Tutt’altra storia quella di Jacques Delors. Socialista e cattolico, matura il suo impegno culturale e politico all’ombra delle teorie personaliste che avevano conosciuto le loro fortune nella Francia degli anni Trenta. La sua non è la vita di un uomo politico di primo piano a livello nazionale. Il suo unico impegno di rilievo nel governo francese lo ha dal 1981 al 1984 come ministro dell’Economia e delle Finanze nei tre governi presieduti da Pierre Mauroy sotto la presidenza Mitterrand. Si iscrive al Partito Socialista Unificato nel 1974 ma è con François Mitterrand che la sua carriera prende il volo. È uno dei co-estensori del programma elettorale di Mitterrand per le presidenziali del 1981. Come detto, dal 1981 al 1984 ha la responsabilità del dicastero dell’Economia.

La sua fama è però legata alla sua permanenza decennale alla presidenza della Commissione europea. In questo ruolo sarà decisivo nella soluzione di numerosi problemi che si affacciavano all’orizzonte. Ovviamente non è questa la sede per prendere in esame l’attività di Delors alla Commissione. È difficile anche ridurre in pillole il pensiero di Delors sull’Europa, un pensiero ricco, sfaccettato, profondo e, al tempo stesso, facilmente fruibile anche da un osservatore poco esperto. Il suo collaboratore Pascal Lamy ha scritto che, pur considerando le circostanze favorevoli del suo operato, «la rinascita dell’avventura europea di cui i numerosi commenti successivi alla sua morte attribuiscono il merito a Jacques Delors deve molto anche all’uomo stesso e alla sua visione dell’integrazione europea».

Nato nel 1925, aveva vent’anni alla fine della Seconda guerra mondiale e, come tutti gli uomini e le donne della sua generazione, aveva introiettato il senso del tragico indotto dalla drammaticità del conflitto e dalle sue conseguenze economiche e morali.

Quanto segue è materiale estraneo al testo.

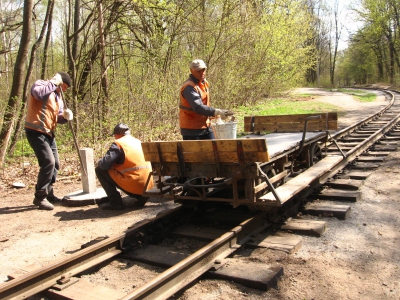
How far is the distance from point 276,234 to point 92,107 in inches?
275

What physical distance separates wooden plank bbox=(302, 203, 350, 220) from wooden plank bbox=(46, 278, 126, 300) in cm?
300

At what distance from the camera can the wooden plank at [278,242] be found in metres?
4.07

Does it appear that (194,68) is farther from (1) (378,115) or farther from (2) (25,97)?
(1) (378,115)

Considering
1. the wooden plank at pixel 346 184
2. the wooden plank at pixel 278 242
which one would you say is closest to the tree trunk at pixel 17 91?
the wooden plank at pixel 278 242

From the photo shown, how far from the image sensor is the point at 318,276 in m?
3.48

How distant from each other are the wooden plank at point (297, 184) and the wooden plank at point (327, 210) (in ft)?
1.40

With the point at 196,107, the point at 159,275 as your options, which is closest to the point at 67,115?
the point at 196,107

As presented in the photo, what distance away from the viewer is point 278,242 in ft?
14.0

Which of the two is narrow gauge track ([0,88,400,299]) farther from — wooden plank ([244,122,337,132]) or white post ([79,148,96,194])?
white post ([79,148,96,194])

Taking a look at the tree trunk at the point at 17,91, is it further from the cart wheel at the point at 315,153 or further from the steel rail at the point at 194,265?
the steel rail at the point at 194,265

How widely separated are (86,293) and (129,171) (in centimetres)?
281

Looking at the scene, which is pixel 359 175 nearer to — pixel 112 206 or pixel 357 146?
pixel 357 146

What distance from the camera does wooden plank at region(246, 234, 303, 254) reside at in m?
4.07

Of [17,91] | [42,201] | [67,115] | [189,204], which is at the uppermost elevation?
[17,91]
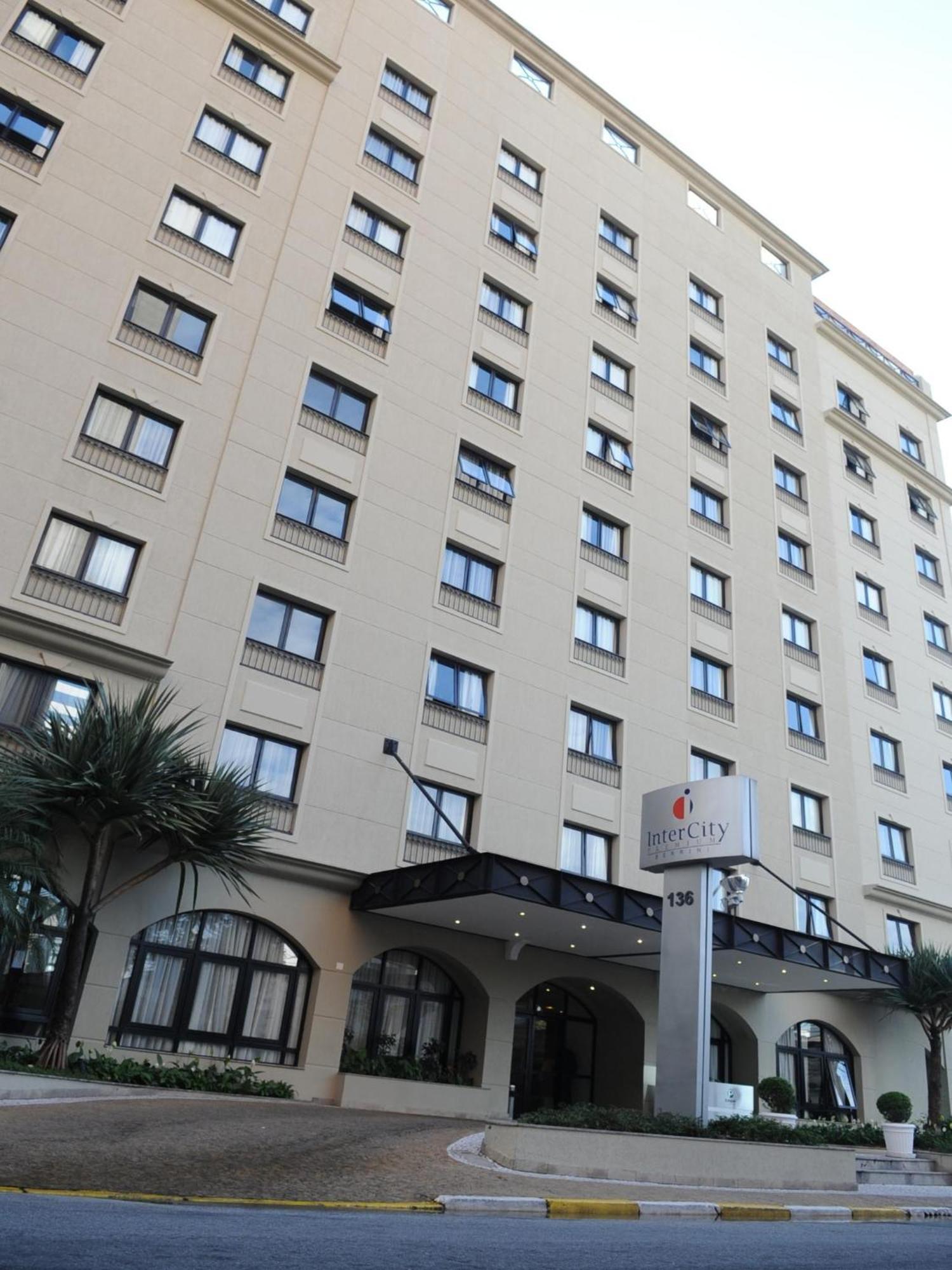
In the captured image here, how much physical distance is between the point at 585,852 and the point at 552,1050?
5541 millimetres

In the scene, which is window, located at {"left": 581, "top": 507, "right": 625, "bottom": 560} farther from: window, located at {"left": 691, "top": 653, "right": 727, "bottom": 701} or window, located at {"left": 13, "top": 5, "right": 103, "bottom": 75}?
window, located at {"left": 13, "top": 5, "right": 103, "bottom": 75}

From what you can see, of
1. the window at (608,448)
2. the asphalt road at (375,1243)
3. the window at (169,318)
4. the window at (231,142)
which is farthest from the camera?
the window at (608,448)

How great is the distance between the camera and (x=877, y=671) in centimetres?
3819

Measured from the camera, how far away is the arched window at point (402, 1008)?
22.0 meters

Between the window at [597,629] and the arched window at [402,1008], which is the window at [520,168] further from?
the arched window at [402,1008]

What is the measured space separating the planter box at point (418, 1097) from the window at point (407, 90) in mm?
28096

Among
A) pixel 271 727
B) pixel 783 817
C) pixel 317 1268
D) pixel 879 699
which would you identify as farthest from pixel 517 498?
pixel 317 1268

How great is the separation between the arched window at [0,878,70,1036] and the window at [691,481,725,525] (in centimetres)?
2359

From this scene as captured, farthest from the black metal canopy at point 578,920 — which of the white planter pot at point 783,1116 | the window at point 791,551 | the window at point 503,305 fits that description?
→ the window at point 503,305

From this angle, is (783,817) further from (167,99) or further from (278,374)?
(167,99)

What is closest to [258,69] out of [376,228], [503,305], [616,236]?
[376,228]

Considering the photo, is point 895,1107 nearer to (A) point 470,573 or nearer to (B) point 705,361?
(A) point 470,573

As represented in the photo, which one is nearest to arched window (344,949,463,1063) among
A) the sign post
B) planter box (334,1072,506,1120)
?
planter box (334,1072,506,1120)

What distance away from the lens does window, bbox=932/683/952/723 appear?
39781 millimetres
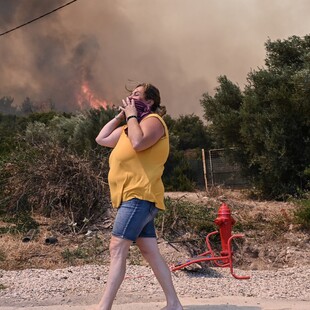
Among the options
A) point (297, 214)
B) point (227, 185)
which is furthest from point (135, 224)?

La sua particolare formazione culturale (era uno dei pochi socialisti francesi credenti) gli consentiva di abbracciare elementi presenti nell’una e nell’altra tradizione il che si traduceva anche in un approccio articolato all’economia. Convinto sostenitore del dialogo tra le parti sociali, lo aveva rilanciato a livello europeo raccogliendo la sfida di rilanciare la produttività per aumentare il benessere. Allo stesso tempo, come presidente della Commissione ha mostrato grande rispetto per il Consiglio dei ministri ma soprattutto per il Parlamento europeo – di cui era stato membro dal 1979 al 1981 – che ha considerato sempre un interlocutore necessario e di grande valore nel dialogo inter istituzionale.

Altre saranno, in futuro, le sedi deputate a valutare scientificamente l’impatto di queste due figure nel processo d’integrazione europea. Oggi possiamo solo dire che una fase storica si è chiusa e che un’altra avrà il compito di sviluppare il pensiero e le intuizioni di questi uomini.